One of the men's research outings begins in a Sunnyvale parking lot, where they set up their gear. While Peterson favors a big plastic "boom" antenna, Shipley relies on a much smaller one, the sort used in everyday offices.

Two seconds after driving off, they get their first hit. A network called "tutsys" appears on the men's computer screen; a building belonging to computer-network supplier Tut Systems Inc. is located across the street. "Wow, we are already seeing stuff," says Peterson. (A Tut spokeswoman said later that network was used by engineers, and that it would quickly be making it more secure.)

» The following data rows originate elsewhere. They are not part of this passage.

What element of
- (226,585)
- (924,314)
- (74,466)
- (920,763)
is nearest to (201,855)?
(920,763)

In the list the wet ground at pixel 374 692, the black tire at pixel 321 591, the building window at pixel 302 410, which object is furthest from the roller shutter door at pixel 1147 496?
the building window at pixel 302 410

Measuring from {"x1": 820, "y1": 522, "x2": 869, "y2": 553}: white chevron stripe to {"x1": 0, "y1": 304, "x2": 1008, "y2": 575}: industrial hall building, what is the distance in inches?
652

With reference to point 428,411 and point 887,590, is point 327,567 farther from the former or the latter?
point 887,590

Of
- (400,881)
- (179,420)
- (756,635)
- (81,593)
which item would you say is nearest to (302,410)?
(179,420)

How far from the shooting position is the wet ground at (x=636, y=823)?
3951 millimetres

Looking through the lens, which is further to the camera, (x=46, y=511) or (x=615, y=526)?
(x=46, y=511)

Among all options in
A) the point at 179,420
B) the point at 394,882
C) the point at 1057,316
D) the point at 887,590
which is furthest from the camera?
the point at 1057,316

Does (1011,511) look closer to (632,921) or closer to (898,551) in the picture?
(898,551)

Every block or so, another network name pops up on the two men's computers, which are running special monitoring software. But because all wireless networks operate on the same frequency and with the same equipment, anyone with a Windows notebook and a $100 wireless networking card could do much the same thing. The two men see more than 40 networks in all, usually without stopping the car. One network is spotted while the men are taking a freeway off ramp. Most of the networks appear to be completely insecure.

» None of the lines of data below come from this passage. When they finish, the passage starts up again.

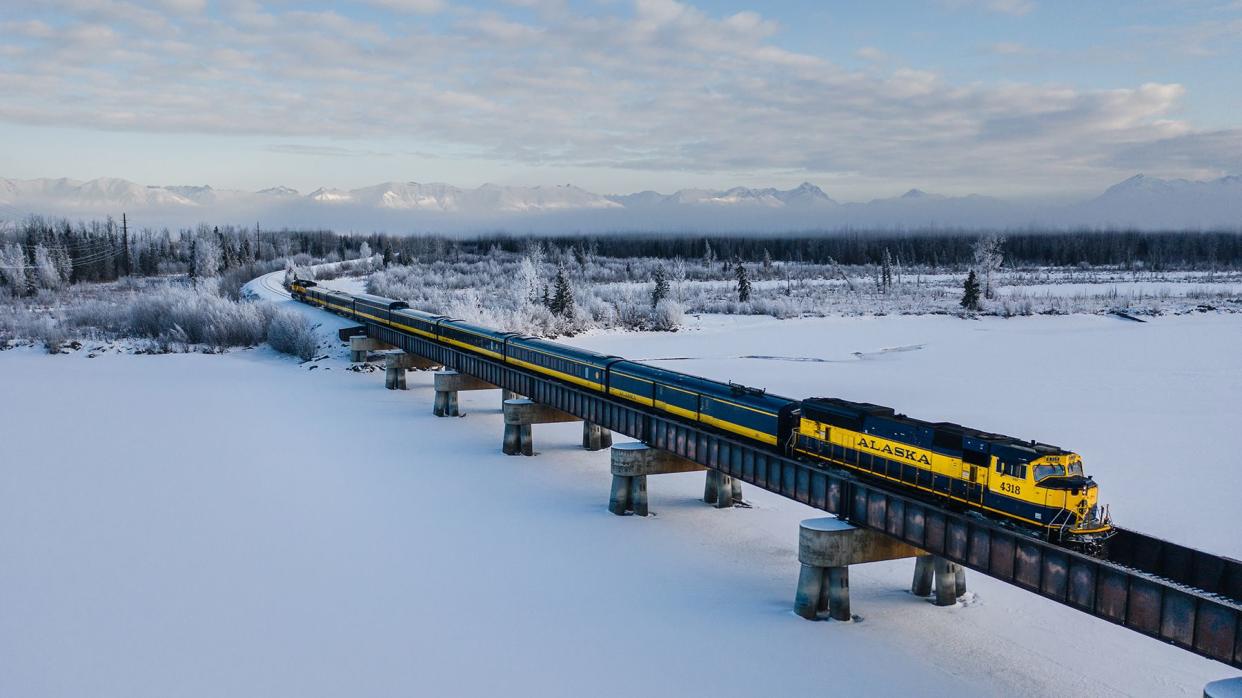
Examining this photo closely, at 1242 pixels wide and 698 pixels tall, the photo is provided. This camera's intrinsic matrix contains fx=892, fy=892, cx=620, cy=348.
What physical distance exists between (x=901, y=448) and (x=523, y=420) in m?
19.9

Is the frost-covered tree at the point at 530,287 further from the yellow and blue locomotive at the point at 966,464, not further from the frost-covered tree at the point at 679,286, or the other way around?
the yellow and blue locomotive at the point at 966,464

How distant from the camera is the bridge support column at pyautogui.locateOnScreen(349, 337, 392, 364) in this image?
6197 centimetres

On one network, Peterson notices that a printer is broadcasting its availability, something network printers do whenever they are turned on. He notes that had he wanted to, he could have sent the printer something to print out from his laptop computer, even while driving by.

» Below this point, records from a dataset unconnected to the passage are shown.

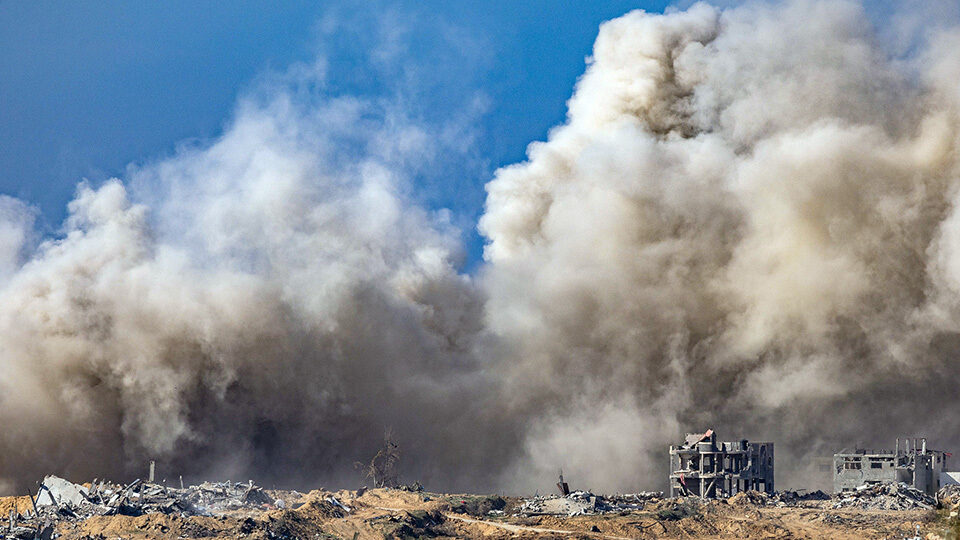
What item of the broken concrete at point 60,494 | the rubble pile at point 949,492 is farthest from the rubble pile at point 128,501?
the rubble pile at point 949,492

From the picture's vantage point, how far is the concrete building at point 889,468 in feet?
195

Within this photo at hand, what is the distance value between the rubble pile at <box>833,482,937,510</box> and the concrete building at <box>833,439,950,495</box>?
5.48ft

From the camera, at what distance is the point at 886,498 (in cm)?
5531

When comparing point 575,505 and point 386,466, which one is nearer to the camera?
point 575,505

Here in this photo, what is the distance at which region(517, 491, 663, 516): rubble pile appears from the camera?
5319 cm

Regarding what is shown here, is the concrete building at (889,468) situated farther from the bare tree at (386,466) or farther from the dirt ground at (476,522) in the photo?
the bare tree at (386,466)

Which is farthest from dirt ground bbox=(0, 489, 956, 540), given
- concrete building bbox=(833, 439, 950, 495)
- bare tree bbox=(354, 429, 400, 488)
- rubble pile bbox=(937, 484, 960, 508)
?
bare tree bbox=(354, 429, 400, 488)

Shipley says that when he misses a network on a quick drive-by of a company, he often finds one later prowling around the back sides of its parking lot. He says these "rogue networks," are often set up by a few employees without the knowledge of a company's computer department, typically to connect a few computers to a printer. But even the smallest network can be deadly, he says, since they give a hacker a way to bypass the sturdiest corporate firewall.

At Sun Microsystems, a network is detected right in front of the building. There is a lot of traffic, most of it coming from PCs running Microsoft Corp.'s Windows. "Wow, we're really drinking from the fire hose," Shipley says.

(A Sun spokeswoman said later that any network heard that day was part of a Sun test, though she didn't know what was being tested, and added that the network was no longer operational. Shipley was skeptical, saying that if the network was a test, it was an extremely insecure one, since it appeared to have made much of Sun's larger corporate network vulnerable in the process.)

A mile or so away from Sun, the men find a small network at a building belonging to Nortel Networks Corp., which, among other things, sells VPN software. They can spot the network from the street; when they pull into the Nortel parking lot, Peterson was able to sit in the car and surf the Web, courtesy of Nortel's network. (Nortel wouldn't comment.)

Shipley and Peterson say it isn't necessary to be close to a network to listen in. For a coming project, they plan to head for the hills above San Francisco, where they will use a special amplifier to pick up networks in downtown office buildings, many miles away. Says Peterson: "That ought to really scare people."